As well, her beastly actions also play a very large role in her scary mein. Take for example page 122, where we see that, “The large woman [,Mrs.Luella Bates Washington Jones,] simply turned around and kicked him right square in his blue jean sitter.” Showing that she isn’t only somewhat muscular, but that she is a person that you really don’t want to mess with. Another example of her beefyness, is when it says, “Then she reached down, picked the boy up by his shirt front, and shook him until his teeth rattled” (122). Also, “The woman still had him by the neck in the middle of her room” (122). The image given here just doesn’t look right. As scary as that already is, this “action-packed-factor-of Mrs.-Jones’s-character” only halfway exemplifies Mrs. Jones’s intimidating individuality.
Furthermore, her speech could also encourage the thought that she is a large spooky woman, but it also could be taken that she has killed someone, or is going to kill someone. One of the most significant passages is, “I have done things, too, which I would not tell you” (124). This gives the notion that maybe she has killed someone. Along with that, there’s this, “Then I won’t turn you loose” (122). This gives the same impression as above, only this time it seems that she might do these actions to Roger. Mrs. Jones’s speech however, mainly encourages her alarming nature.
Lastly, the other character’s thoughts in this story reveal Mrs. Jones’s immense impression even further. Through the thoughts of others, one could perceive that Mrs. Jones is a large, almost bully like woman. A blunt instance that showcases this is when Roger has an opportunity to escape, but didn’t, “Roger looked at the door- looked at the woman- looked at the door-and went to the sink.” (122). Through this, the reader could suppose that Roger has a fearful attitude towards Mrs. Jones, and is afraid of taking the risk of trying to escape. Other character’s thoughts play an important role in explaining a character’s identity, in this case it would be explaining the frightening-ness Mrs. Jones.

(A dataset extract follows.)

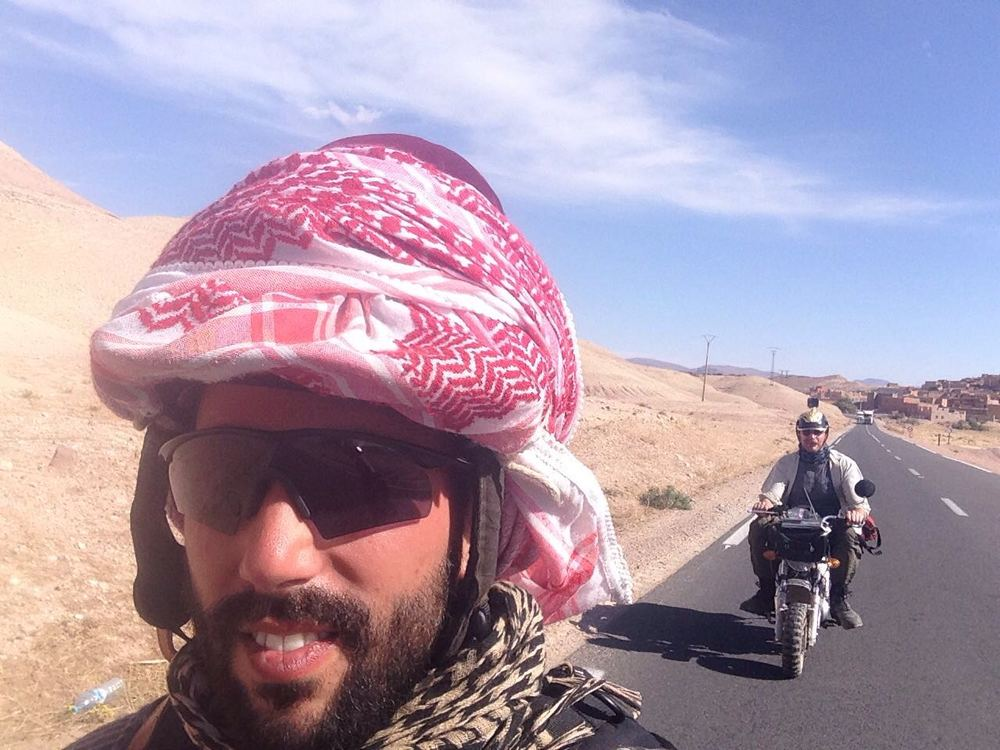 Jacopo taking an on-the-road selfie with Fred in the background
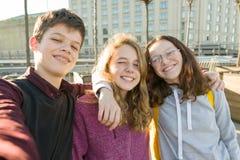 Portret trzy przyjaci?? nastoletnia ch?opiec i dwa dziewczyny u?miecha si? selfie outdoors i bierze fotografia royalty free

In conclusion, it is undoubtable that the character, Mrs. Luella Bates Washington Jones is a frightening lady. This is shown through her large appearance that displays an outward image of an intimidating and daunting woman. Another facet of this is her thug like actions, this again touches on the point that Mrs. Jones is someone you really don’t want to fool with. Her intimidating speech also shows the point that Mrs. Jones is scary, but also tells us that she might pursue or has already done things that are not appropriate. And last, but not least, other characters’ reflections of Mrs. Jones, this showcases the fact that people have a fearful attitude towards her. So after seeing how Mrs. Jones handled this encountered, what would you do if the same incident were to happen to you?
Work Cited List
Hughes,Langston. “Thank You Ma’am.” Elements of Literature: Third Course. Austin: Holt, Rinehart and Winston, 2000.